La crise n’a eu que peu d’incidences sur l’Aéroport International de Genève (AIG).

En comparaison internationale et notamment européenne, l’AIG a prouvé sa capacité d’adaptation dans l’environnement économique et financier très défavorable qui a marqué l’exercice écoulé. Dixit Robert Deillon, directeur général.  

Malgré le contexte défavorable, l’AIG a prouvé sa capacité de résistance sur plusieurs tableaux: son chiffre d’affaires s’est monté à CHF 295,132 millions, contre CHF 301,184 au cours de l’exercice 2008. Dans le même temps, le bénéfice net a pu être maintenu à CHF 39,187 millions (CHF 60,894 millions en 2008). «La part du bénéfice rétrocédée au canton de Genève se monte ainsi à près de CHF 20 millions. Ces cinq dernières années, nous avons reversé plus de CHF 100 millions à l’Etat, sous la forme de loyer er de participation au bénéfice», souligne Robert Deillon.

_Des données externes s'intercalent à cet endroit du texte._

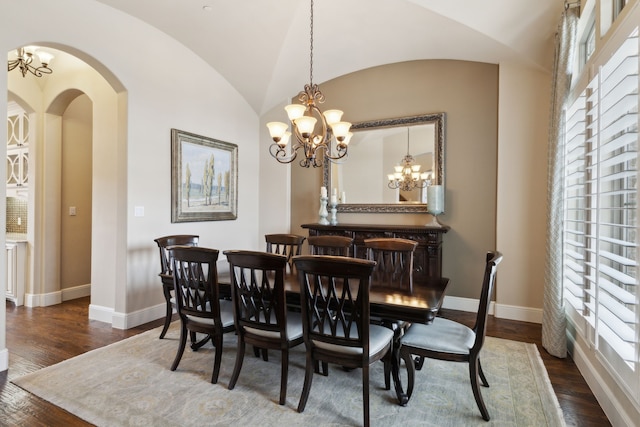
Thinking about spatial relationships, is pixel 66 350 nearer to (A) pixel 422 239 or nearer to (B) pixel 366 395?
(B) pixel 366 395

Dans le même temps, l’AIG a réussi à limiter la baisse de trafic, nettement moins marquée à Genève qu’ailleurs en Europe: avec 11,324 millions de passagers, le recul n’est que de 1,7% alors que la moyenne européenne atteint 5,7%. En analysant les parts de marché détenues par les plus importantes compagnies de ligne, on constate que, pour la première fois, Easyjet dépasse le seuil des 35% alors que Swiss poursuit sa forte progression, avec 12,6% du volume. 

Compte tenu du contexte de 2009, les résultats de l’AIG, en dépit du fait qu’ils marquent un recul au niveau financier, sont donc tout à fait honorables pour François Longchamp, président du conseil d’administration: «L’Etat est un propriétaire heureux. L’AIG a prouvé sa grande capacité à planifier l’avenir, priorité absolue pour un aéroport qui doit prévoir son développement entre 20 et 25 ans à l’avance.»

Après les CHF 73,537 millions investis l’an dernier, ce développement sera réalisé par l’investissement annuel de quelque 100 millions, soit 500 millions d’ici à la fin 2014. Cette année encore sera marquée par l’ouverture en automne d’un chantier gigantesque, celui de la nouvelle Aile Est.